Monsieur le président, monsieur le secrétaire d'État, mes chers collègues, vous vous en souvenez très certainement, nous avons combattu la réforme constitutionnelle. Nous la considérions en bien des points antidémocratique et taillée sur mesure pour le nouveau Président de la République.
Le Gouvernement nous avait alors rétorqué que nous nous trompions et que cette réforme renforcerait au contraire les pouvoirs du Parlement. Le débat ne fut pas simple et de nombreux sénateurs et députés, au-delà des clivages politiques d’ailleurs, s'y opposèrent. Malgré tout, à quelques marchandages politiques près, la réforme fut votée, mais de si peu, de si peu !...
À la suite de ce débat qui fut difficile pour la majorité, nous aurions attendu du Gouvernement qu’il cherche à réaffirmer la légitimité de cette révision constitutionnelle et nous soumette en priorité les mesures phares de cette réforme : l'organisation du référendum abrogatif ; la liste des emplois pour lesquels le pouvoir de nomination du Président de la République est soumis à un avis préalable ; l'organisation de la délibération des projets de loi ; le droit d'amendement et l'exception d'inconstitutionnalité ; la pétition permettant la saisine du conseil économique, social et environnemental ; les compétences du défenseur des droits des citoyens. Or il n'en est rien !
Les deux premiers projets de loi relatifs à l'application de la réforme constitutionnelle ne sont qu'une basse manœuvre d'opportunisme politique au service du Gouvernement. Débattus avec beaucoup de discrétion et de hâte, ils doivent être efficients dès le prochain remaniement ministériel, qui s'annonce, il faut le dire, de plus en plus proche.

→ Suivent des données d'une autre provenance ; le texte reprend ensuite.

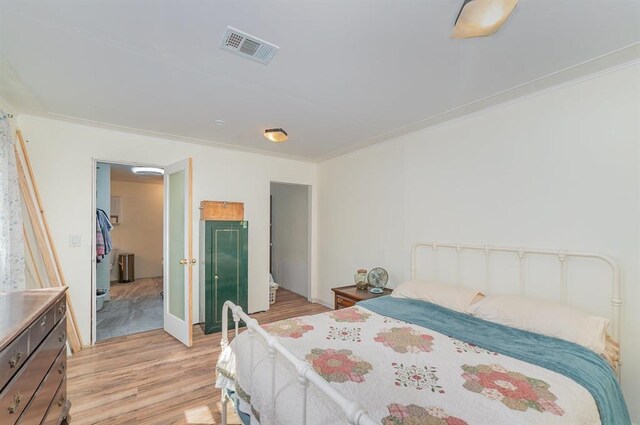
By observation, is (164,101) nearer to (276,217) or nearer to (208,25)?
(208,25)

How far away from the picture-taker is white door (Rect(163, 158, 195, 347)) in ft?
10.6

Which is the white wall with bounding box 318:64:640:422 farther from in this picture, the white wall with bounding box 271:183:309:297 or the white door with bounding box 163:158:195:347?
the white door with bounding box 163:158:195:347

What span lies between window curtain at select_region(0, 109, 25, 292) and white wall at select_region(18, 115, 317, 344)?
0.59m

Le projet de loi organique que nous examinons vise à permettre aux ministres, en cas de démission, de retrouver leur siège de parlementaire sans se soumettre à nouveau au suffrage universel, comme c'était le cas depuis 1958 !
L'hypothèse d'un remaniement du Gouvernement dès janvier prochain explique sans aucun doute le dépôt en urgence de cette loi organique. Elle pourrait en effet profiter aux vingt-six ministres, dont le premier d’entre eux, détenteurs d’un mandat d’élu national.
Prouesse remarquable que cette construction juridique : non seulement prévue pour les députés ou les sénateurs qui deviendront ministres après le vote de la loi organique – ce que proposait le « comité Balladur » – cette disposition serait immédiatement applicable puisque cette loi bénéficierait d'un effet rétroactif ! La rétroactivité n’est habituellement pas tolérée car considérée comme anticonstitutionnelle, sauf exceptions de la plus haute importance... C’est sans doute le cas !
Mais quid des suppléants alors ? Seront-ils considérés comme des « sous-élus », des « faire-valoir » ? Ces parlementaires sont arrivés sous le régime d'une règle qui sera changée en cours de législature. Ils n'auront guère leur mot à dire si le ministre sortant désire regagner son siège.
Comment, et au nom de quel principe constitutionnel et démocratique, peut-on légitimer cette disposition ? La question reste sans réponse... En réalité, le Gouvernement se sert de la loi pour régler ses petites affaires personnelles au sein de sa propre famille politique, car le Président de la République veut éviter la fronde au sein de son parti et parmi des députés de la majorité. Ces derniers l'ont bien compris, et certains n'hésitent pas à le dire publiquement. Ainsi, selon votre collègue député UMP Jacques Myard, ce retour quasi automatique des ministres au Parlement consiste à « mettre les députés dans la main du Président de la République ». Un autre de vos confrères député, Jean-Pierre Grand, n'hésite pas à décrire cette réforme comme « la porte ouverte à l'instabilité gouvernementale en période de difficultés ». À ses yeux, « ce sera fatalement ressenti par l'opinion publique comme la mise en place par notre assemblée d'un « parachute politique doré » ».